Six years ago, we jumped through the usual blazing hoops for the Conservation Officer. Our application involved 15 metres of the adjoining field to be allowed for parking off-road.
Our property is a 16th Century black-and-white, at the end of a single track lane which also serves as a Public Footpath. Grade II Listed, while not quite the oldest in the village, it is certainly one of the most photogenic, second only to the 13th Century Church. Images of our cottage are regularly used in Local Planning Documents and brochures.
A key sticking-point with the Conservation Officers was that we should not spoil the setting of the property, it being in the Medieval Settlement within the village history. CGi’s (computer generated images) persuaded them that the views of our cottage were not compromised from all approaches and viewpoints. To the side and rear of our old cottage, the ground rises. Our permission was eventually granted, with the Condition that we excavate the area, to lower the car park by almost a metre.
An enormous cost over and above our budget, nevertheless we complied, and in doing so, ensured that all passers-by, neighbours, ramblers and photograph-takers could still enjoy an unspoilt view of the cottage and setting. This is known as Community Value.
During the site-meetings, I constantly asked the Conservation Officer what guarantee the Planners could give that our view from the property would remain as it is. They couldn’t.
And hence, if you are considering the purchase of such a property – Listed, that is – have a good look at your surroundings. Is the outlook from your windows likely to change? If, at any point, you have to provide a Heritage Statement in support of any proposal for your Listed Property, you will have to demonstrate the Communal benefit of your proposal, i.e, how it affects the community’s enjoyment of your wonderful building.
Notwithstanding the half-a-dozen-or-so multi-coloured wheelie bins that will blight any medieval setting, or the 16th Century double yellow lines they may paint around you, since our efforts, consider the following, should you wish to join me in making your blood boil:
The natural, and inviting, grassed splay at our lane’s junction with the road was overnight narrowed by the local Council with the installation of dropped kerbs (brailled for the blind) and hard pavements.
On the skyline, the erection of twelve upmarket houses on the hill opposite changed the view forever. Once the flightpath of our barn owl, we now see the blinding reflection of the hard roofing tiles in the evening sun, and what was once a silhouette of trees, now the illumination from bedroom windows.
To the rear, new neighbours have removed several tall Leylandii.
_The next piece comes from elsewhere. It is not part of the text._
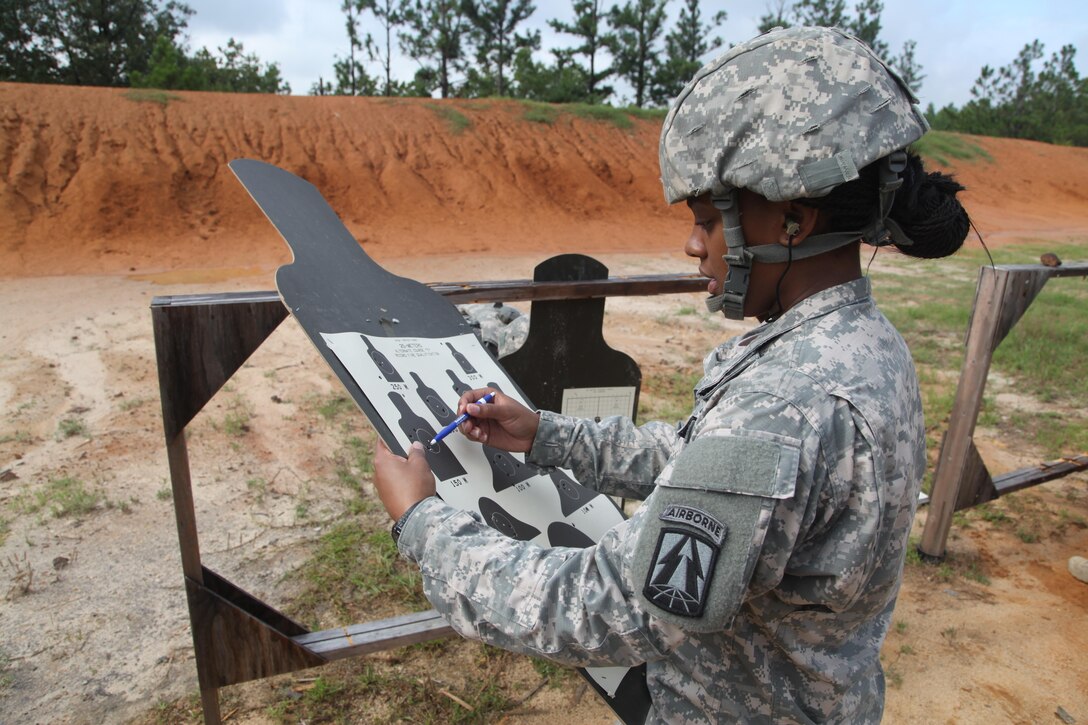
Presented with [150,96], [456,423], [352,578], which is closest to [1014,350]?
[352,578]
Our light has improved, but also the view, now directly over their rear garden and beyond.
On the lane, the removal of a “tree” and a new bare telegraph pole has exposed us in all our glory from afar. The new neighbours have increased their parking spaces by going deeper into their front garden, and a section of hedge removed.
In our idyllic setting, and we are indeed lucky, I think to myself every morning as I open the blinds, our one outlook – the one that makes it all special – is about to be compromised also. Our outlook to the front, beyond the public footpath, is a meandering stream through pastureland that goes back to the Domesday Book. A flood plain.
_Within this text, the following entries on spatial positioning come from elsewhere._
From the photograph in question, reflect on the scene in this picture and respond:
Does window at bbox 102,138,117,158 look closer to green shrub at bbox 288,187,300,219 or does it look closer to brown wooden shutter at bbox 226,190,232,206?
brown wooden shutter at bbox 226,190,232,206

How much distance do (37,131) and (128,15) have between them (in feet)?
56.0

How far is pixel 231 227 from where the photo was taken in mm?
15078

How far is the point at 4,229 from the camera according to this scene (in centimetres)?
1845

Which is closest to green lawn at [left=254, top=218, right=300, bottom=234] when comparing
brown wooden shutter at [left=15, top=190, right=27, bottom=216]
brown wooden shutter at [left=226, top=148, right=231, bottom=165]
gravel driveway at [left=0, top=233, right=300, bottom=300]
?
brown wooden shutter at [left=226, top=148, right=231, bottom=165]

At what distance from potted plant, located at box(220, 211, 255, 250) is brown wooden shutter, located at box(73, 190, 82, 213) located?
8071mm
Having paid three times the estimate for it, the new owner has, over a period of time, sanitised the ground in preparation for God knows what. A stockade fence is now our immediate intrusion, beyond the stream which has been cleared and scarified of all surrounding flora habitat. The ancient dead willows have been cleared, to the loss of wildlife. The pasture has been repeatedly mown, resembling parkland. No longer the barn owl quartering the rough grass; no longer a preening-spot favoured by the egrets. The kingfisher no longer seen. A Bonfire Night bonfire & pyrotechnics saw off the deer, not spotted since.
A few months ago, the owner instructed a wholesale archaeological dig. His intentions are for some sort of rural classroom on the site. Que sera, sera.
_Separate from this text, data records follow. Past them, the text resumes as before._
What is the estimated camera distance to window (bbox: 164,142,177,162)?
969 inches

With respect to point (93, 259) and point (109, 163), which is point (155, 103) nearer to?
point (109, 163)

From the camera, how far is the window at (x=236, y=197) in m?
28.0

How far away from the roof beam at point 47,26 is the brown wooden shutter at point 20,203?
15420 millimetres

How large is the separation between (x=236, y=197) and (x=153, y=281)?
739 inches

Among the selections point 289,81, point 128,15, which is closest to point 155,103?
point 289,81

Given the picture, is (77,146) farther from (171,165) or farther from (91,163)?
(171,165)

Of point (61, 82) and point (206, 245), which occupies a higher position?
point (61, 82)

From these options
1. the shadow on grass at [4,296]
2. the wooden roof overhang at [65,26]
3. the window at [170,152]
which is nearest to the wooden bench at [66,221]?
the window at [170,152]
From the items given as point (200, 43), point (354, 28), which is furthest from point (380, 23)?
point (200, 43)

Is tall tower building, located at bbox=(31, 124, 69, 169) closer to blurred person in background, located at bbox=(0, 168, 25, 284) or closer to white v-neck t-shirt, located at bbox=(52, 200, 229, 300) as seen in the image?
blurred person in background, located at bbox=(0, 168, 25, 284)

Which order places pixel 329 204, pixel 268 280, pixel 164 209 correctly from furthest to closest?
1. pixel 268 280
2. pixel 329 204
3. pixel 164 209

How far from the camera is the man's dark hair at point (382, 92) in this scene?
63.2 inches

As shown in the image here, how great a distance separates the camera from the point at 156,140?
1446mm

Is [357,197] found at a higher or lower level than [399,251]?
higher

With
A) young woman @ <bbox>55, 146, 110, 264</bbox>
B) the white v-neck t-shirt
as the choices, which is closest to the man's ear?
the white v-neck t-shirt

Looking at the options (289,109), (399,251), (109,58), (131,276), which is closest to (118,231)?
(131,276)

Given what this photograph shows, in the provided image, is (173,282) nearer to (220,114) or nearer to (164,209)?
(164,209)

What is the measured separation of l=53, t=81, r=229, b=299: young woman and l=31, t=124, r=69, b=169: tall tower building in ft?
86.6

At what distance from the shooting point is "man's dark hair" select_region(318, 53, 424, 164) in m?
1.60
I’m now a realist and still learning the hard way, and had I a crystal ball at the time, I would have taken great pleasure six years ago in giving the Conservation Officer a squint at what was to come as she made her demands. So, when you’re up in the bedroom viewing some beautiful old beamed cottage and looking out and beyond, use your imagination of what that view might be in the future, (in our case a mere six years) before you make your own plans for isolated bliss.
If they build a multi-storey car-park opposite, the Conservation Officer’s view will not change as he/she makes even more demands as the gem we’ve got left shrinks smaller and smaller within our new 24th Century surroundings, while our own view vanishes before our very eyes.